Each AccessBox contains sensitive information (AccessSecretKey, bearer/session tokens etc.) that must be protected and available only to trusted parties (in our case it's a s3-gw).

To encrypt/decrypt data the authenticated encryption with associated data (AEAD) is used. The encryption algorithm is ChaCha20-Poly1305 (RFC).

Is the following algorithm the ECDSA keys (with curve implements NIST P-256 (FIPS 186-3, section D.2.3) also known as secp256r1 or prime256v1) is used (unless otherwise stated).

Encryption:

  • Create ephemeral key (SeedKey), it's need to generate shared secret
  • Generate random 32-byte (that after hex-encoded be SecretAccessKey) or use existing secret access key (if AccessBox is being updated rather than creating brand new) or use arbitrary user-provided string
  • Generate shared secret as ECDH
  • Derive 32-byte key using shared secret from previous step with key derivation function based on HMAC with SHA256 HKDF
  • Encrypt marshaled Tokens using derived key with ChaCha20-Poly1305 algorithm without additional data.

Decryption:

  • Get public part of SeedKey from AccessBox
  • Generate shared secret as follows:
    • Make scalar curve multiplication of public part of SeedKey and private part of s3-gw key
    • Use X part of multiplication (with zero padding at the beginning to fit 32-byte)
  • Derive 32-byte key using shared secret from previous step with key derivation function based on HMAC with SHA256 HKDF
  • Decrypt encrypted marshaled Tokens using derived key with ChaCha20-Poly1305 algorithm without additional data.

Policies

The main repository that contains policy implementation is https://git.frostfs.info/TrueCloudLab/policy-engine.

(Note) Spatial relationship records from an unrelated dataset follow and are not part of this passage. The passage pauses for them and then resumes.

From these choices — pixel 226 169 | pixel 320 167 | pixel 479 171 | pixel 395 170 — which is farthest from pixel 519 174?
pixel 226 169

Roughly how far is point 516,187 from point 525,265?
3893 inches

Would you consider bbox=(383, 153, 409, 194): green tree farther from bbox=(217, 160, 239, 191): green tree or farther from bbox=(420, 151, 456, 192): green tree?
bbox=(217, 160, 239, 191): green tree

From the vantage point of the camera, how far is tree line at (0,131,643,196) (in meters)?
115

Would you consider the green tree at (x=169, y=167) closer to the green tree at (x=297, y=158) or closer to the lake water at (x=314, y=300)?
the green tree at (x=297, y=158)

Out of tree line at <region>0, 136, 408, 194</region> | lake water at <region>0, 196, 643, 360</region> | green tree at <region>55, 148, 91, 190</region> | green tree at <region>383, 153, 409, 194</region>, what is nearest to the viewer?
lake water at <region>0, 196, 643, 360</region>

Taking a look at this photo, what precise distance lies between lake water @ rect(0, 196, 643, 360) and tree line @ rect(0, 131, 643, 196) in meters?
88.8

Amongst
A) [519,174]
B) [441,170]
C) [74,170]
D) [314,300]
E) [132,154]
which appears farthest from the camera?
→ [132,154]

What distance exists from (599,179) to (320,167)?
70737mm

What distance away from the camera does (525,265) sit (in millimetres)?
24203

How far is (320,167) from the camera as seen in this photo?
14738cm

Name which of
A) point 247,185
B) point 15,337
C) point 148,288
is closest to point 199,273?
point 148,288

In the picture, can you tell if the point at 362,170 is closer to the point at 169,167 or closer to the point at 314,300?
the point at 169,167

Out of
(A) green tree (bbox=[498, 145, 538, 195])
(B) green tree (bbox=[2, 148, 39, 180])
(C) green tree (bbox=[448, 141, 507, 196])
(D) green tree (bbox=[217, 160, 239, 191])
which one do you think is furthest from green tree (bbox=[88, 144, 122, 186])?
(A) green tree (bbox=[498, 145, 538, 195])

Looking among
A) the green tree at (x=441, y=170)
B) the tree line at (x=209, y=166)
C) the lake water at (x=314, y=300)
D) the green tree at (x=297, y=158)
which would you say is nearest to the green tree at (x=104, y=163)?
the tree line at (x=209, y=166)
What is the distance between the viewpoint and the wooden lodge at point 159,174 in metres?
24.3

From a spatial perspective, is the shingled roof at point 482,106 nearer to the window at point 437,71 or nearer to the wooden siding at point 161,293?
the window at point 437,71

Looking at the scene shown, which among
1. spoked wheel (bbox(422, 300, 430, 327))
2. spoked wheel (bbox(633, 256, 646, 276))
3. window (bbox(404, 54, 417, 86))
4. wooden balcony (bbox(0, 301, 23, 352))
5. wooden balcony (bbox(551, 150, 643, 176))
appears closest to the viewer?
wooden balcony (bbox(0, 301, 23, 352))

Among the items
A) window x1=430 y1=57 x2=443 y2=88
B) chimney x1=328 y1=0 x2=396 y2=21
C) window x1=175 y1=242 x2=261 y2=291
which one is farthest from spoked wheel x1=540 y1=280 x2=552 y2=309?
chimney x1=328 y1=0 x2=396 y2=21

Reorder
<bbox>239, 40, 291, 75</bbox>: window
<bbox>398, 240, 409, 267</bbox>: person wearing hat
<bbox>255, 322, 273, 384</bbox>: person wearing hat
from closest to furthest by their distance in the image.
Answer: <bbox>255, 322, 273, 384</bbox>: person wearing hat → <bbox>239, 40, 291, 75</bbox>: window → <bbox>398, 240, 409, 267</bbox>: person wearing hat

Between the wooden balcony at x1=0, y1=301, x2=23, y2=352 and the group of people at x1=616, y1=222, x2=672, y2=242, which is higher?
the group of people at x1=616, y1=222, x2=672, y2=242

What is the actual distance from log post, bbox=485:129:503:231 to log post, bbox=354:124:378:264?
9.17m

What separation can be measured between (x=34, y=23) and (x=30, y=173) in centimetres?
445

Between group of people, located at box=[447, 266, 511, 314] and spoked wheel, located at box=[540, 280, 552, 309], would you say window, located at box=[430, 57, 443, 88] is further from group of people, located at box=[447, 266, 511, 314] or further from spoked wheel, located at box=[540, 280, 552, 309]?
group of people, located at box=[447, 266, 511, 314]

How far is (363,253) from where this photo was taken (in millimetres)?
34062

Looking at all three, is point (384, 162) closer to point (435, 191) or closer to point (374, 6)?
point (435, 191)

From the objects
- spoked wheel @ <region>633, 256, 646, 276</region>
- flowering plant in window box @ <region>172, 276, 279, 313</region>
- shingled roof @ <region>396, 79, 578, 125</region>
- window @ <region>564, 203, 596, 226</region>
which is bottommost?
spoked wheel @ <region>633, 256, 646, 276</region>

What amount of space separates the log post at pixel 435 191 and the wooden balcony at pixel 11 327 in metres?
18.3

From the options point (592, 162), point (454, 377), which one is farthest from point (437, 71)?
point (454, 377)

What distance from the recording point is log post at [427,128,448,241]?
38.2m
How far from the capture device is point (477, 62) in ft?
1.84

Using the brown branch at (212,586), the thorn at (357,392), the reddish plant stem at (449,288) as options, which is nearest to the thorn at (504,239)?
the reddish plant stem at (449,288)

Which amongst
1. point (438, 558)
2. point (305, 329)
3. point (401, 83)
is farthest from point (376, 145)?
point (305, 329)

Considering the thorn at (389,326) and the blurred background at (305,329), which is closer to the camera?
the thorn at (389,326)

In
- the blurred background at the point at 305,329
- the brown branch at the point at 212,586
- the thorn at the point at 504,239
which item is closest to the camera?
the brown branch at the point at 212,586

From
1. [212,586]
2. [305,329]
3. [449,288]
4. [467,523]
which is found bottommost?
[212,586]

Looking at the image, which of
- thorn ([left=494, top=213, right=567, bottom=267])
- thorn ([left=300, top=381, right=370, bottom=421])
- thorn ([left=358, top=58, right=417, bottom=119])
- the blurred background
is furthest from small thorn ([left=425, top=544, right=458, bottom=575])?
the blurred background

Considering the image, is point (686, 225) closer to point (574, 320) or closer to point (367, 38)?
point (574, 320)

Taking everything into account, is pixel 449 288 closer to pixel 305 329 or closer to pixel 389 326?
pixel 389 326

Policies can be stored locally (using control api) or in policy contract. When policies check is performed the following algorithm is applied:

  • Check local policies:
    • If any rule was matched return checking result.
  • Check contract policies:
    • If any rule was matched return checking result.
    • If no rules were matched return deny status.

To local and contract policies deny first scheme is applied. This means that if several rules were matched for reqeust (with both statuses allow and deny) the resulting status is deny.

Policy rules validate if specified request can be performed on the specific resource. Request and resource can contain some properties, and rules can contain conditions on some of these properties.

In s3-gw resource is /bucket/object, /bucket or just / (if request is trying to list buckets). Currently, request that is checked contains the following properties (so policy rule can contain conditions on them):

  • Owner - address of owner that is performing request (this is taken from bearer token from AccessBox)
  • frostfsid:groupID - groups to which the owner belongs (this is taken from frostfsid contract)

Control auth process

There are control path grpc api in s3-gw that also has their own authentication and authorization process.

But this process is quite straight forward:

  • Get grpc request
  • Check if signing key belongs to allowed key list (that is located in config file)
  • Validate signature

For signing process the asymmetric encryption based on elliptic curves (ECDSA_SHA512) is used. For more details see the appropriate code in frostfs-api and frostfs-api-go.